La bailarina también destacó el rol fundamental de su entrenador, a quien atribuye gran parte de la motivación necesaria para superar cada desafío físico. “A mi profe no le gusta que deje su voz en las historias, pero me parece fundamental para que se den cuenta de que si no está él alentando no es lo mismo”, escribió.
CÓMO TRANSITA SU SEPARACIÓN DE MARTÍN LAMELA
El exigente trabajo físico coincide con una etapa de profundos cambios personales. Tras la ruptura con Lamela, Adabel debió reorganizar su vida cotidiana y afrontar nuevas dinámicas familiares junto a su hija Lola.

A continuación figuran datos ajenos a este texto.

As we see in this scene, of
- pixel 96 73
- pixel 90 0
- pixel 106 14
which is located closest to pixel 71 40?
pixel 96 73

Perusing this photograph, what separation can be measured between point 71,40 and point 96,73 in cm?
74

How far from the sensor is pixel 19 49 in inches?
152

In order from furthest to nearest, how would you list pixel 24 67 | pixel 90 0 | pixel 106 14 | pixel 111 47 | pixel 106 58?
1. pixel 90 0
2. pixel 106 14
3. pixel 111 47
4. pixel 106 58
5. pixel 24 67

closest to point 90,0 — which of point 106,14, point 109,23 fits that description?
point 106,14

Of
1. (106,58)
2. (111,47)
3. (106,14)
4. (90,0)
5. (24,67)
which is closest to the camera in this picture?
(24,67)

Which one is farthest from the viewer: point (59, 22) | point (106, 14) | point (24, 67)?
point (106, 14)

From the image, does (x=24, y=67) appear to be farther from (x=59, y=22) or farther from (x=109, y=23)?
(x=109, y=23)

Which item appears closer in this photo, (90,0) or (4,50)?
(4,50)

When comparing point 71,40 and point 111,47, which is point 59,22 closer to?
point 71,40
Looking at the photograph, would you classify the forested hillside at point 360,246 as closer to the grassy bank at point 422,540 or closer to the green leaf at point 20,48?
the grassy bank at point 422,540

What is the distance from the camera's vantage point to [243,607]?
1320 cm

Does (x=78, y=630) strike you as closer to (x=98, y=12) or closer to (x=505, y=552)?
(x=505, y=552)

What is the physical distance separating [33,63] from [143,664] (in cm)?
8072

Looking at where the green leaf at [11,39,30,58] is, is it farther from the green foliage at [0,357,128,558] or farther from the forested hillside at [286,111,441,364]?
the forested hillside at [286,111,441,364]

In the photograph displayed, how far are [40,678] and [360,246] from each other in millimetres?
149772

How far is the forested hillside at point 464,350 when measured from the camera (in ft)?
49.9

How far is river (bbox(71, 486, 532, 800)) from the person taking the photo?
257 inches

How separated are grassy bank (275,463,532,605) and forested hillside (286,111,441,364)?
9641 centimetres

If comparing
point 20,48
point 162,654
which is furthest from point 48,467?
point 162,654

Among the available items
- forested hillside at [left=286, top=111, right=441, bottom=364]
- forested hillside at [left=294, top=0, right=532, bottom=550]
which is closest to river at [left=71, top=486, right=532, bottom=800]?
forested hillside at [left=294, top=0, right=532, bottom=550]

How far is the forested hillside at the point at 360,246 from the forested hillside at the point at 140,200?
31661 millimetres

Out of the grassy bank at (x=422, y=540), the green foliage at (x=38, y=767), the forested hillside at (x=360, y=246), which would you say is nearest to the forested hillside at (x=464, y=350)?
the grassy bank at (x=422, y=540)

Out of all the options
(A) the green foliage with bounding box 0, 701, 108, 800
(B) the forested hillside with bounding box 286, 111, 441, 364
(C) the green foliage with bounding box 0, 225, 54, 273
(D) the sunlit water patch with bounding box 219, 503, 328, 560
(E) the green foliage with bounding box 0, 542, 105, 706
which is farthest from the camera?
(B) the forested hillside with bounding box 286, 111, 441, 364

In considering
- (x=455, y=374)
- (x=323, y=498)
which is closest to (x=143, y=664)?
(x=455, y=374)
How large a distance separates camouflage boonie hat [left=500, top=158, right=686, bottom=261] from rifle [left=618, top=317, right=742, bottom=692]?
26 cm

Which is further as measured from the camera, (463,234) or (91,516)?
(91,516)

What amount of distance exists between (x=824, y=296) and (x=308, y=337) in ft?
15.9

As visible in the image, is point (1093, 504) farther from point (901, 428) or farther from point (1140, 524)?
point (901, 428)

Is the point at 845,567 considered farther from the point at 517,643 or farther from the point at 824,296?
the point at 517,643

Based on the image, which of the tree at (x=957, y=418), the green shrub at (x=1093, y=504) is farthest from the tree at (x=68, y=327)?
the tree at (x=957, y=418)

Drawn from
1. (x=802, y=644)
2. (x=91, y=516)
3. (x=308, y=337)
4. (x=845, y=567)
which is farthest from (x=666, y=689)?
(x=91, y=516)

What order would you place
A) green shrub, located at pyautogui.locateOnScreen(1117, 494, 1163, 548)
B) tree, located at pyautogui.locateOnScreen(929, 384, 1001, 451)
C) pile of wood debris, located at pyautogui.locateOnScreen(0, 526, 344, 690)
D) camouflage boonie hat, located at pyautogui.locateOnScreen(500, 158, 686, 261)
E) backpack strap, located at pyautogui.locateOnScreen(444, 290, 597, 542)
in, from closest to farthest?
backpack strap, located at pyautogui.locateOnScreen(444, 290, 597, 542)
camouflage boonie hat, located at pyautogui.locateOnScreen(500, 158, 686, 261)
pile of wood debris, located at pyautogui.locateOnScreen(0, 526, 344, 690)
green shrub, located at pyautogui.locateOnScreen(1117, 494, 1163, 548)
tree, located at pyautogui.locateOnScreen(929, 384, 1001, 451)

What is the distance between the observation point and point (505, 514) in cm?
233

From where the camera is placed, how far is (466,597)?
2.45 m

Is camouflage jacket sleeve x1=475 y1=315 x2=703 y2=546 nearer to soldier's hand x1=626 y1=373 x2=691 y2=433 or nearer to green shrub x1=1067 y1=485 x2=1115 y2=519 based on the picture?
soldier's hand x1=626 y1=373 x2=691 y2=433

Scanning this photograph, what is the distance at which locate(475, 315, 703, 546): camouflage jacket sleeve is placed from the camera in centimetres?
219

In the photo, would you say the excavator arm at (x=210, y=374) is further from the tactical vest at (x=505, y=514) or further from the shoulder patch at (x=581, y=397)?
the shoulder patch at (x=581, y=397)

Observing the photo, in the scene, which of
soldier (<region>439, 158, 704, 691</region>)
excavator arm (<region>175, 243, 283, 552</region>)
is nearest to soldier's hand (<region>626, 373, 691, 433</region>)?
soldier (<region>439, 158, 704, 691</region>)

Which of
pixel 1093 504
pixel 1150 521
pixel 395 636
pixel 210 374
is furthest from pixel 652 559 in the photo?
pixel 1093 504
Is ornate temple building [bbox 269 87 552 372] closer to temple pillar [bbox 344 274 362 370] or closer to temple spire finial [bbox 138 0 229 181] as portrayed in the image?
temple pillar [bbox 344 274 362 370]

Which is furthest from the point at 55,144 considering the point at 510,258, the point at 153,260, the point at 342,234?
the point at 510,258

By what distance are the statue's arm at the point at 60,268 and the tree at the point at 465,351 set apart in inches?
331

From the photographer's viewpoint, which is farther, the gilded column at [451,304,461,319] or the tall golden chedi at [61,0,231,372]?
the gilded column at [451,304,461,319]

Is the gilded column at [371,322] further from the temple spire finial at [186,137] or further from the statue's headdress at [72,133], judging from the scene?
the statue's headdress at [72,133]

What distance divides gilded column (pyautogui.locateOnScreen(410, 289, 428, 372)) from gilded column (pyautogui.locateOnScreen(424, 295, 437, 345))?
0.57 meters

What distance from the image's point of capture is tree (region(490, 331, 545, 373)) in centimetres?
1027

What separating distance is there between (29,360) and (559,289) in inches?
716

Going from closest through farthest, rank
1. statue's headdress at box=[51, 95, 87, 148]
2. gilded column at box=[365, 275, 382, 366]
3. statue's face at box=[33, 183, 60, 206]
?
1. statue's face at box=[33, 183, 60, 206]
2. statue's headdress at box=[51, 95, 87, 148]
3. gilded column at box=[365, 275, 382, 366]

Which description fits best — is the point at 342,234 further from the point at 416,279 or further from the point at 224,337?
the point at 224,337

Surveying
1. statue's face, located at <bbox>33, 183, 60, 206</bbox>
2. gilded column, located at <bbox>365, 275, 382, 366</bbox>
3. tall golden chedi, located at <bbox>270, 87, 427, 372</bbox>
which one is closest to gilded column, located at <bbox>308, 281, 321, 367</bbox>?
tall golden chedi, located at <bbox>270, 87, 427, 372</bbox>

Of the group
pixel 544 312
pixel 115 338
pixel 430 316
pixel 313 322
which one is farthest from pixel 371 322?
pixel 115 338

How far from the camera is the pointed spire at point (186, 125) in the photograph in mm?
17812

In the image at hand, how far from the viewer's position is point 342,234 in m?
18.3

Tiempo atrás, la artista había compartido una reflexión que resumía el momento que atraviesa. Comparó la crisis emocional con un rompecabezas que se desarma por completo y que luego debe volver a construirse pieza por pieza. En ese proceso, el entrenamiento se convirtió en una de las herramientas que le permiten recuperar estabilidad y confianza.
Actualmente, ambos continúan viviendo bajo el mismo techo por una decisión tomada en función del bienestar de su hija. Según explicó públicamente, la convivencia se mantendrá hasta que la niña finalice su etapa escolar, priorizando su estabilidad emocional por encima de cualquier urgencia personal.